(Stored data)
━━━━━━
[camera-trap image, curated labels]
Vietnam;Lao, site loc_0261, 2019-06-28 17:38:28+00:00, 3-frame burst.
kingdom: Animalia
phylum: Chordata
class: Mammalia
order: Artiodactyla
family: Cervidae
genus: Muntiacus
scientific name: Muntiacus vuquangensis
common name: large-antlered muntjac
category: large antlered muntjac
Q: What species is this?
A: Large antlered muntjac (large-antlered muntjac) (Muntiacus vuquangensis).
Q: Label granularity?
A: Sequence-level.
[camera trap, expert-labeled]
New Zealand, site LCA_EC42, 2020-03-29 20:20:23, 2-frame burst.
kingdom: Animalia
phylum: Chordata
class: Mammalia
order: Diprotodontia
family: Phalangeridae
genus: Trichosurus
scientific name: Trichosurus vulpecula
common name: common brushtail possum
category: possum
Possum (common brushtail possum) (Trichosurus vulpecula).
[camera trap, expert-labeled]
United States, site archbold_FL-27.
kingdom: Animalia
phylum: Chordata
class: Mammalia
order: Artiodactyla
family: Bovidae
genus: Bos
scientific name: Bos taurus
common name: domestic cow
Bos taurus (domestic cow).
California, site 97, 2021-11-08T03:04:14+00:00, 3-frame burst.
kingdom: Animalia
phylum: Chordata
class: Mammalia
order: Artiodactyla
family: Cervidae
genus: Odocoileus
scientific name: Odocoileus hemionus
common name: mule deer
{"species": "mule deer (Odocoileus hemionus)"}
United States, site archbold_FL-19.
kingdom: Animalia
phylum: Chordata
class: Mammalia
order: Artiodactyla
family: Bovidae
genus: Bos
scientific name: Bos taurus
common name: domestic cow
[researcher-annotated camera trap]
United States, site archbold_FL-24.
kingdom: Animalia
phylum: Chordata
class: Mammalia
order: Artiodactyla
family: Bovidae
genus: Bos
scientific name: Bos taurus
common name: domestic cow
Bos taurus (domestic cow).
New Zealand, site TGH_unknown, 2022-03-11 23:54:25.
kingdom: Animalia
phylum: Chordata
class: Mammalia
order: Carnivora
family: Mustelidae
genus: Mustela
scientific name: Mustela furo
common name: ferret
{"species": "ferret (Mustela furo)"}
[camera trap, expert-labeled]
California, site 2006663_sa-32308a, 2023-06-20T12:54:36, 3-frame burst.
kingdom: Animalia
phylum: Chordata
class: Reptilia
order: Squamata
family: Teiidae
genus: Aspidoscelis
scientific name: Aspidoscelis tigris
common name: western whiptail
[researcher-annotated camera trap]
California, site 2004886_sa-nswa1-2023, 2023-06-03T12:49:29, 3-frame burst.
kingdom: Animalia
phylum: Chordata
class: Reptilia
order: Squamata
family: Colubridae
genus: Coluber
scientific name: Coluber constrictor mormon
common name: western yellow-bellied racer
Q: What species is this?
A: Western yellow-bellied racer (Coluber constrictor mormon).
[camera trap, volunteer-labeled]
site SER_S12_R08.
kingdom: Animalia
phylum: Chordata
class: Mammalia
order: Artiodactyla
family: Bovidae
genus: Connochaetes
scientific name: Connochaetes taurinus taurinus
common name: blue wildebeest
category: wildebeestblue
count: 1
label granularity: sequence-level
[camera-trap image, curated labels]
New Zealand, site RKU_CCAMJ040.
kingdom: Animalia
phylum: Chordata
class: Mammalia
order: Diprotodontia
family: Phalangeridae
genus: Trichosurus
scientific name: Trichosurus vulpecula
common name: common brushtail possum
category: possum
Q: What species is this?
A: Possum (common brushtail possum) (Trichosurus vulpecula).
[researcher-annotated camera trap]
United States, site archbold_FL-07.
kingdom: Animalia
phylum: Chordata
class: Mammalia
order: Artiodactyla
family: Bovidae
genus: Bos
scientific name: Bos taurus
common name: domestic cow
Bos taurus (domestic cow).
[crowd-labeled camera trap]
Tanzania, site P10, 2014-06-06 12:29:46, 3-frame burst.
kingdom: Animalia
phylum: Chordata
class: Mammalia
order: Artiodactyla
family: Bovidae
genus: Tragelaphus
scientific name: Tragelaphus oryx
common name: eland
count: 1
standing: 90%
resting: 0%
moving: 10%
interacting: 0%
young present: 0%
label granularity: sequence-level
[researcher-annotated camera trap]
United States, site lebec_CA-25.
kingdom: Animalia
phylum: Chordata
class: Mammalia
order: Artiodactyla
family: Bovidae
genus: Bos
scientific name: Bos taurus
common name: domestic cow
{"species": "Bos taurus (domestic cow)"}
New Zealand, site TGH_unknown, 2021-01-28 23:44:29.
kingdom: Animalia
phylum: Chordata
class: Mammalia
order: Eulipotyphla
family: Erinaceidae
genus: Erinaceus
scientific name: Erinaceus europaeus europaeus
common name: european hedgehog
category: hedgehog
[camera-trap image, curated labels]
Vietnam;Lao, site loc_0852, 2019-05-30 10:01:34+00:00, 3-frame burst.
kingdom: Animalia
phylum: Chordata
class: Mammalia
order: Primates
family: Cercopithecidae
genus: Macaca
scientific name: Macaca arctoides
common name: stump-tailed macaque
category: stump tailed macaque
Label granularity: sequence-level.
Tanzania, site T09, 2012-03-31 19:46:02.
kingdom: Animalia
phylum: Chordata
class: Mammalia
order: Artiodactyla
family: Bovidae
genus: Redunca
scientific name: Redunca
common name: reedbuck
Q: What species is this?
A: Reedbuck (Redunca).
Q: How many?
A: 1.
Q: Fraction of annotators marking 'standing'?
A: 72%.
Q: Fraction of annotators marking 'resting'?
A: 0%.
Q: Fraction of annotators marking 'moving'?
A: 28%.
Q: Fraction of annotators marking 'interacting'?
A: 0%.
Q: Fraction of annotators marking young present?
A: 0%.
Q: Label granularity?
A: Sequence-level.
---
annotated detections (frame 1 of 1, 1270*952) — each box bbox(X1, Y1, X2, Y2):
━━━━━━
The records shown above are to be copied exactly, every one of them.

[camera-trap image, curated labels]
Vietnam;Lao, site loc_0261, 2019-06-28 17:38:28+00:00, 3-frame burst.
kingdom: Animalia
phylum: Chordata
class: Mammalia
order: Artiodactyla
family: Cervidae
genus: Muntiacus
scientific name: Muntiacus vuquangensis
common name: large-antlered muntjac
category: large antlered muntjac
Q: What species is this?
A: Large antlered muntjac (large-antlered muntjac) (Muntiacus vuquangensis).
Q: Label granularity?
A: Sequence-level.
[camera trap, expert-labeled]
New Zealand, site LCA_EC42, 2020-03-29 20:20:23, 2-frame burst.
kingdom: Animalia
phylum: Chordata
class: Mammalia
order: Diprotodontia
family: Phalangeridae
genus: Trichosurus
scientific name: Trichosurus vulpecula
common name: common brushtail possum
category: possum
Possum (common brushtail possum) (Trichosurus vulpecula).
[camera trap, expert-labeled]
United States, site archbold_FL-27.
kingdom: Animalia
phylum: Chordata
class: Mammalia
order: Artiodactyla
family: Bovidae
genus: Bos
scientific name: Bos taurus
common name: domestic cow
Bos taurus (domestic cow).
California, site 97, 2021-11-08T03:04:14+00:00, 3-frame burst.
kingdom: Animalia
phylum: Chordata
class: Mammalia
order: Artiodactyla
family: Cervidae
genus: Odocoileus
scientific name: Odocoileus hemionus
common name: mule deer
{"species": "mule deer (Odocoileus hemionus)"}
United States, site archbold_FL-19.
kingdom: Animalia
phylum: Chordata
class: Mammalia
order: Artiodactyla
family: Bovidae
genus: Bos
scientific name: Bos taurus
common name: domestic cow
[researcher-annotated camera trap]
United States, site archbold_FL-24.
kingdom: Animalia
phylum: Chordata
class: Mammalia
order: Artiodactyla
family: Bovidae
genus: Bos
scientific name: Bos taurus
common name: domestic cow
Bos taurus (domestic cow).
New Zealand, site TGH_unknown, 2022-03-11 23:54:25.
kingdom: Animalia
phylum: Chordata
class: Mammalia
order: Carnivora
family: Mustelidae
genus: Mustela
scientific name: Mustela furo
common name: ferret
{"species": "ferret (Mustela furo)"}
[camera trap, expert-labeled]
California, site 2006663_sa-32308a, 2023-06-20T12:54:36, 3-frame burst.
kingdom: Animalia
phylum: Chordata
class: Reptilia
order: Squamata
family: Teiidae
genus: Aspidoscelis
scientific name: Aspidoscelis tigris
common name: western whiptail
[researcher-annotated camera trap]
California, site 2004886_sa-nswa1-2023, 2023-06-03T12:49:29, 3-frame burst.
kingdom: Animalia
phylum: Chordata
class: Reptilia
order: Squamata
family: Colubridae
genus: Coluber
scientific name: Coluber constrictor mormon
common name: western yellow-bellied racer
Q: What species is this?
A: Western yellow-bellied racer (Coluber constrictor mormon).
[camera trap, volunteer-labeled]
site SER_S12_R08.
kingdom: Animalia
phylum: Chordata
class: Mammalia
order: Artiodactyla
family: Bovidae
genus: Connochaetes
scientific name: Connochaetes taurinus taurinus
common name: blue wildebeest
category: wildebeestblue
count: 1
label granularity: sequence-level
[camera-trap image, curated labels]
New Zealand, site RKU_CCAMJ040.
kingdom: Animalia
phylum: Chordata
class: Mammalia
order: Diprotodontia
family: Phalangeridae
genus: Trichosurus
scientific name: Trichosurus vulpecula
common name: common brushtail possum
category: possum
Q: What species is this?
A: Possum (common brushtail possum) (Trichosurus vulpecula).
[researcher-annotated camera trap]
United States, site archbold_FL-07.
kingdom: Animalia
phylum: Chordata
class: Mammalia
order: Artiodactyla
family: Bovidae
genus: Bos
scientific name: Bos taurus
common name: domestic cow
Bos taurus (domestic cow).
[crowd-labeled camera trap]
Tanzania, site P10, 2014-06-06 12:29:46, 3-frame burst.
kingdom: Animalia
phylum: Chordata
class: Mammalia
order: Artiodactyla
family: Bovidae
genus: Tragelaphus
scientific name: Tragelaphus oryx
common name: eland
count: 1
standing: 90%
resting: 0%
moving: 10%
interacting: 0%
young present: 0%
label granularity: sequence-level
[researcher-annotated camera trap]
United States, site lebec_CA-25.
kingdom: Animalia
phylum: Chordata
class: Mammalia
order: Artiodactyla
family: Bovidae
genus: Bos
scientific name: Bos taurus
common name: domestic cow
{"species": "Bos taurus (domestic cow)"}
New Zealand, site TGH_unknown, 2021-01-28 23:44:29.
kingdom: Animalia
phylum: Chordata
class: Mammalia
order: Eulipotyphla
family: Erinaceidae
genus: Erinaceus
scientific name: Erinaceus europaeus europaeus
common name: european hedgehog
category: hedgehog
[camera-trap image, curated labels]
Vietnam;Lao, site loc_0852, 2019-05-30 10:01:34+00:00, 3-frame burst.
kingdom: Animalia
phylum: Chordata
class: Mammalia
order: Primates
family: Cercopithecidae
genus: Macaca
scientific name: Macaca arctoides
common name: stump-tailed macaque
category: stump tailed macaque
Label granularity: sequence-level.
Tanzania, site T09, 2012-03-31 19:46:02.
kingdom: Animalia
phylum: Chordata
class: Mammalia
order: Artiodactyla
family: Bovidae
genus: Redunca
scientific name: Redunca
common name: reedbuck
Q: What species is this?
A: Reedbuck (Redunca).
Q: How many?
A: 1.
Q: Fraction of annotators marking 'standing'?
A: 72%.
Q: Fraction of annotators marking 'resting'?
A: 0%.
Q: Fraction of annotators marking 'moving'?
A: 28%.
Q: Fraction of annotators marking 'interacting'?
A: 0%.
Q: Fraction of annotators marking young present?
A: 0%.
Q: Label granularity?
A: Sequence-level.
---
annotated detections (frame 1 of 1, 1270*952) — each box bbox(X1, Y1, X2, Y2):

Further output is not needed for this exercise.